I heard three software startup investor “pre-pitches” in the last few weeks that all had the same big problem.
They were missing the simple startup math story about getting their first customers, creating early revenues, growing up in stages, and getting to a successful exit.
You say you don’t have customers or revenues yet, but someday your company will be big and pay back investors when you sell it?
OK. Explain how you get there in simple terms. Like this:
1) Here’s how we get our first 20 customers who pay “about this much” on average in a year without major outside investment.
2) Here’s how we get to $50K of reasonably predictable monthly revenue that doesn’t cost too much to acquire.
3) Here’s how we get to $1M-$2M of revenue with “this number” of mostly happy customers. First signs of real product-market fit.
4) Here’s how we get to $5M or $10M revenue a year with “about these numbers” of happy employees, customers, and partners. Plus the ability for your business to grow much bigger as a market leader.
5) Here’s the type of business that is likely to pay a lot to acquire businesses like ours eventually (if you’re not on the unicorn/IPO track).
All the exciting things you say in your pitch are just blah-blah-blah if you can’t walk me through your simple math of growing your startup idea into an actual business that someday can be very valuable to others.
That’s the actual game you are playing, whether you raise outside funding or not!
B2B SaaS founders can do this math pretty easily using their average ACV, number of customers, and growth rates. Exit multiples are pretty well known in SaaS too.
Tech businesses that don’t have recurring revenues need more explanation than SaaS companies.
This includes media companies that monetize traffic, fintech companies with transactions, one-time app or consumable purchases, or project-based tech-enabled services.

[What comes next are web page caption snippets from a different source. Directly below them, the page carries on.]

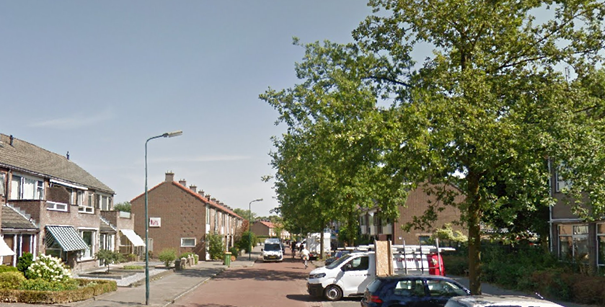 afbeelding "i_NL.IMRO.0345.Patrimoniumlaan128-oh01_0005.png"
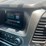 chevrolet-tahoe-image-34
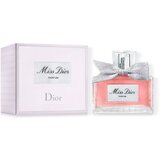 Dior Miss parfum za ženske 35 ml | Shoptok.si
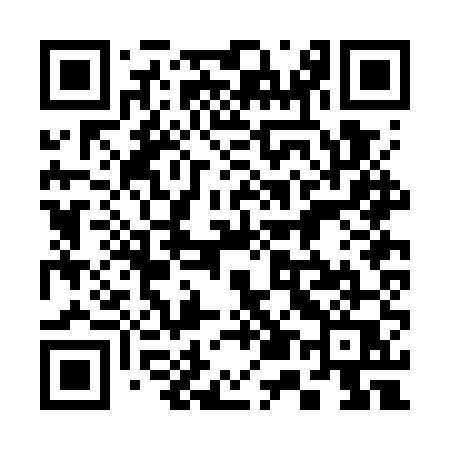 QR code for 352GUQ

They all need a simple and stronger story from startup to growth and exit multiples.
- How many customers do you need to get to $1M revenue?
- What’s a typical multiple to acquire companies like this right now?

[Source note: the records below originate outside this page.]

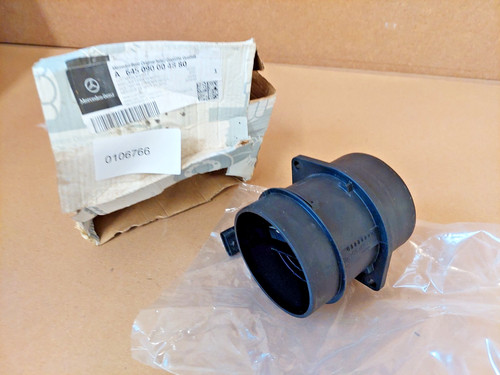 Mercedes w176 w205 - w176, w246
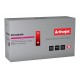 Activejet ATH-6003AN Toner (replacement for HP 124A Q6003A, Canon CRG-707M Premium 2000 pages Magenta)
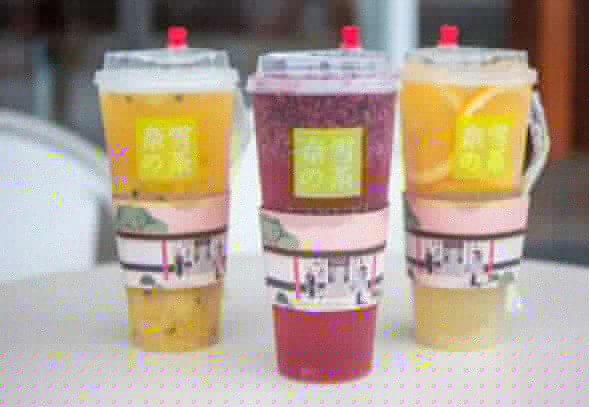 經營萃茶師加盟店有哪些聚集人氣的方法?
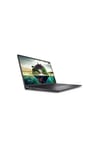 Vostro 3520 N5320pvnb3520u03 i5-1235u 16gb 512ssd Mx550 15.6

- About how many employees will you have at $5M revenues?
If you can’t answer those quickly and confidently, then you’re trying to raise money without knowing what your business is at the core.
Your simple math and the startup-to-scale stories don’t need to be detailed, perfect, or proven.
They just need to be clearly understandable to you, the founder, and to serious investors if you go that route.
Any investor should be to be able to repeat your simple math story to another person (spouse or investment partner) a week later and be excited about it.
Can you see how having a traction “headstart” with measurable customers, revenues and growth makes your pitch much more credible and obvious?
I invested in 8 software startups in the last year. I can repeat every one of their simple math stories to another person.
What’s your simple math startup story?